I'm going to try to focus on your text messages and e-mails that have come in during the programme. We've got a lot of e-mails. Crime hit home for a lot of people.
Duane in Michigan in the US sent us this e-mail:
While interviewing a policeman from New Orleans, a woman commented that police would show to her home after he'd reported illegal activity in the neighborhood. This is a common practice among police agencies, in detroit, mi, usa...rather than go to where a problem has been reported, officers will come to the home of the person reporting a problem, exposing the citizen to retaliation from criminals. Police know where drug dealers are, but prefer to take no effective action.
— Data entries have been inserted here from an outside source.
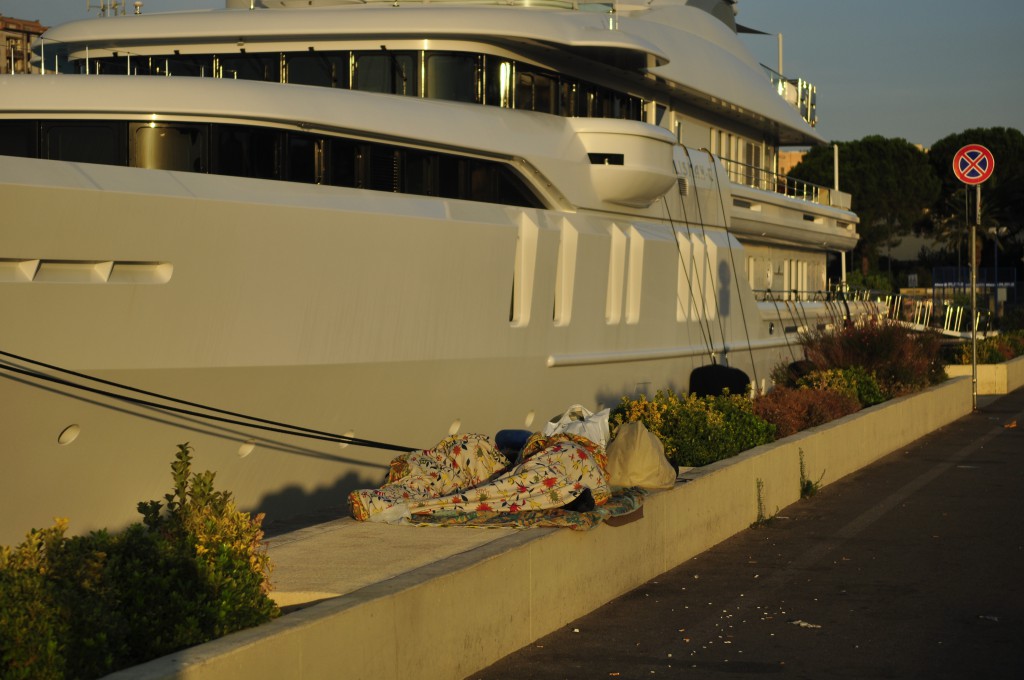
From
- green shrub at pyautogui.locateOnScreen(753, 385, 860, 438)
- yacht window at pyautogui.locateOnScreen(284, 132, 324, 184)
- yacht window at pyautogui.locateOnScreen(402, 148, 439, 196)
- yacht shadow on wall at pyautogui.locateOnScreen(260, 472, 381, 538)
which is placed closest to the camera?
yacht shadow on wall at pyautogui.locateOnScreen(260, 472, 381, 538)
Laura James sent us this e-mail about neighbourhood watch programmes:
Neighborhood Watch Groups are neighborhood volunteers organized to patrol neighborhoods - as a presence and watchful eye. Usually the volunteers patrol in pairs with cell phones and flashlights. They watch for unusual activity and report it to the police. Police work with these neighbors to help them to know how to react to a variety of situations. Signs are posted are around neighborhood to let criminals know that people care and are watching. It's one solution that helps to fight crime.
Alex in Russia had this view: "I have been long coming to the conclusion that the hi crime rate is deliberately maintained by the governmental law enforcement agencies."
The reason is pretty simple and obvious --- frightened and unhappy people who constantly worry for their lives, who live in fear of being attacked or robbed or whatever are much easier to control. If the government really wanted to rid the country of crime they would do it within 48 hours. It may sound somewhat crazy but in a way criminals work for the government. it all boils down to the question of control of ordinary people by the elite and the crime plays a part in this system, thats why they keep it goin. That is my strong opinion , at least about this cuntry.
Texts from Africa
Every night we have many more texts than we could possibly read out. Here just a few of the many texts that you sent us. We got this text message from Michael:
The only way to cut down on crime is by having advanced tracking and communication systems like the western world. The manual operations are innefective.
Weaver Mumba sent us this text message from Lusaka,Zambia.
Crime in South African cities is quiet high. Some of our own Zambians who go to do business in that country have ended up being killed.We hope the authorities in that country will do their best to curb this vice especially as the prepare to host the next world cup.
Banda from Nairobi sent us this text:
Community is one way of dealing wth crime since those involved are also part of community & they are always known to somebody in community. Is guardian angels part of community policing?
Nicholas in Uganda sent us this text message:
Dear BBC! As long as there is a great disparity in property relations between the rich and the poor within the same community, coupled with uncontrolled small arms flow, crime rate will grow.